# Deere 1986 950 alternator wiring



## Moushey1 (May 22, 2017)

Hello!
I'm new here. I searched this forum along with its uploaded manuals for a wiring diagram for our tractor's alternator and starter. I found some very helpful diagrams! Thank you!!! 
Here's were I need help if anyone is able:
We are trying to re-wire up the alternator (critters chewed on the wiring harness) but are stuck.
Does anyone out there own a 950 John Deere that also doesn't mind taking a photo of the way the alternator and starter are wired up. The wiring diagrams I found on this site are great, but I'd really be helped to see a close up picture of how it's wired.
Or if anyone knows of a different way for me to find the info I need I sure would appreciate any help!
Thanks for taking the time to read this!


----------



## Rock_knocker (Apr 12, 2017)

I forgot my camera. I'll take photos tomorrow


----------



## Moushey1 (May 22, 2017)

Thank you!


----------



## Rock_knocker (Apr 12, 2017)

Hope these help a little



Attachment one is an annointed photograph of the rear of the alternator. In this view, the lowest left hand stud E returns to ground as per the wiring diagram. The molded plug NF runs to the voltage regulator accessed via the panel under the dash. The two large white wires on Lug A run to the center post of the keyed ignition switch, and to the post on the starter where the battery cable hooks up. Since both White Wires A come from the same source, they could attach to each other at different locations from that shown in the photograph, as long as one is hooked to Lug A.
------------------------------------------------------------------------
TASK LIST
1. In the alternator wiring thread, where does the molded plug NF run?
2. Carry on the alternator wiring thread from the point where it stops.
The data placed after this is not needed.

PROVIDED DATA
------------------------------------------------------------------------
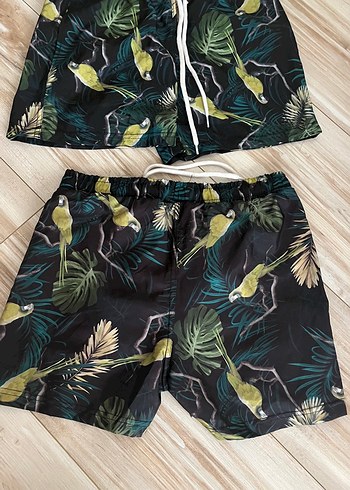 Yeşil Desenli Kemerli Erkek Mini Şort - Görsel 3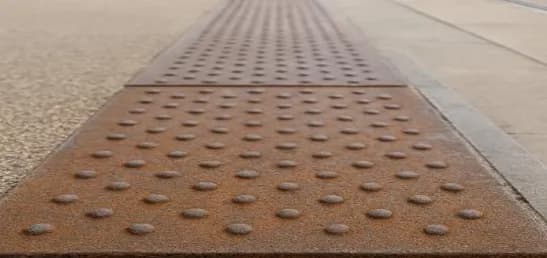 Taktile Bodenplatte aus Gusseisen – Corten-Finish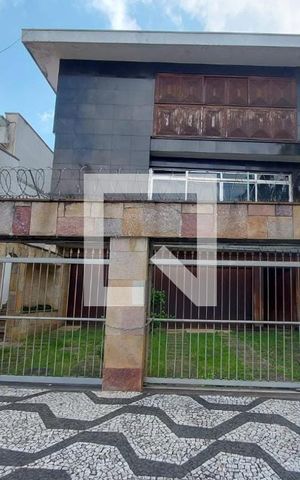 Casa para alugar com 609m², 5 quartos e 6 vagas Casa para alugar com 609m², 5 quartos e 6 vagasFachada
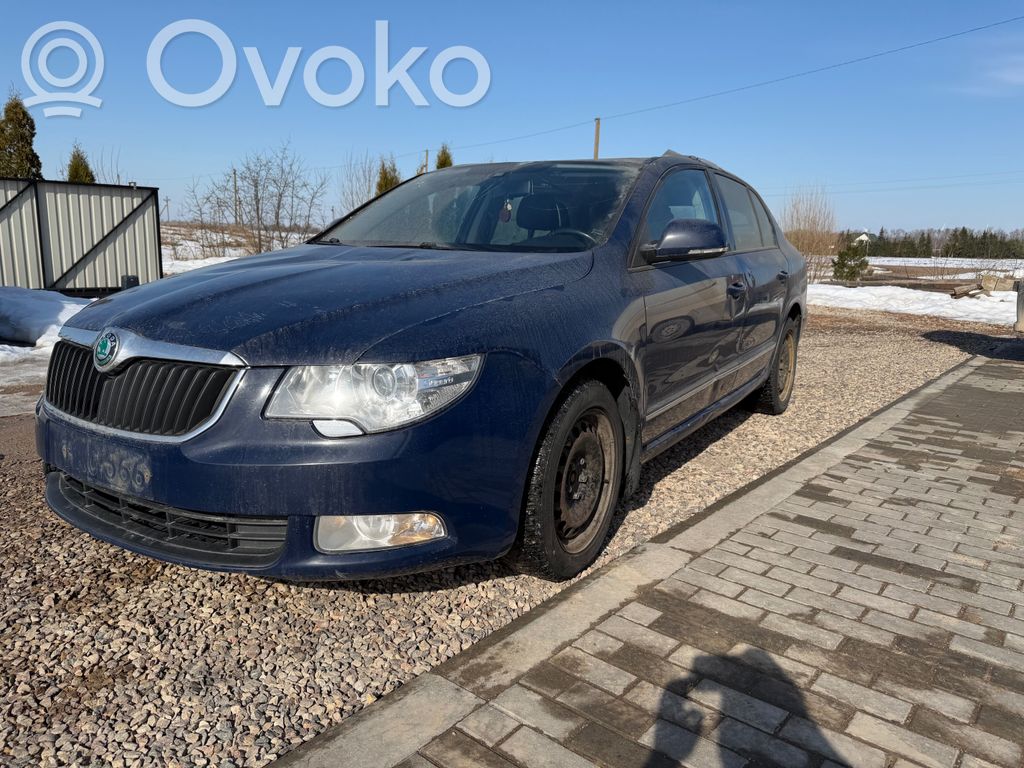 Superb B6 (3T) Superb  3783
------------------------------------------------------------------------
RESULTS OF THE EXERCISE
1. It runs to the voltage regulator, which is reached through the panel under the dash.

2.
The labeling referenced above are from the wiring diagram (Attachment 3)

Attachment two shows the starter, with the large red cable from the battery and one White Wire A attaching on the same lug. This allows the battery to be charged thru A.



It should be noted that a common ailment these tractors show is old and corroded conductors and connectors failing to carry enough current and/or voltage to slam the starter solenoid shut. The common fix is a relay feeding the solenoid from the starter batt lug and controlled by the existing ignition wire. I have not needed to do this.


----------



## Moushey1 (May 22, 2017)

Thanks so much for helping us out with our wiring problem! I sure do appreciate your time! Now, let's see if we can get it to work.


----------



## Moushey1 (May 22, 2017)

Thank you again Rock_knocker!
The "repair brigade" (dad and hubby) would love a shot that includes both the alternator and the starter in the same picture. Their main question is 'how are they connected or wired to each other?' They think a photo of that section of your engine might answer their questions.
If you don't have time we totally understand, we are thankful for the photos and explanations you've already taken the time to post!


----------



## Rock_knocker (Apr 12, 2017)

Moushey1 said:


> Thank you again Rock_knocker!
> The "repair brigade" (dad and hubby) would love a shot that includes both the alternator and the starter in the same picture. Their main question is 'how are they connected or wired to each other?' They think a photo of that section of your engine might answer their questions.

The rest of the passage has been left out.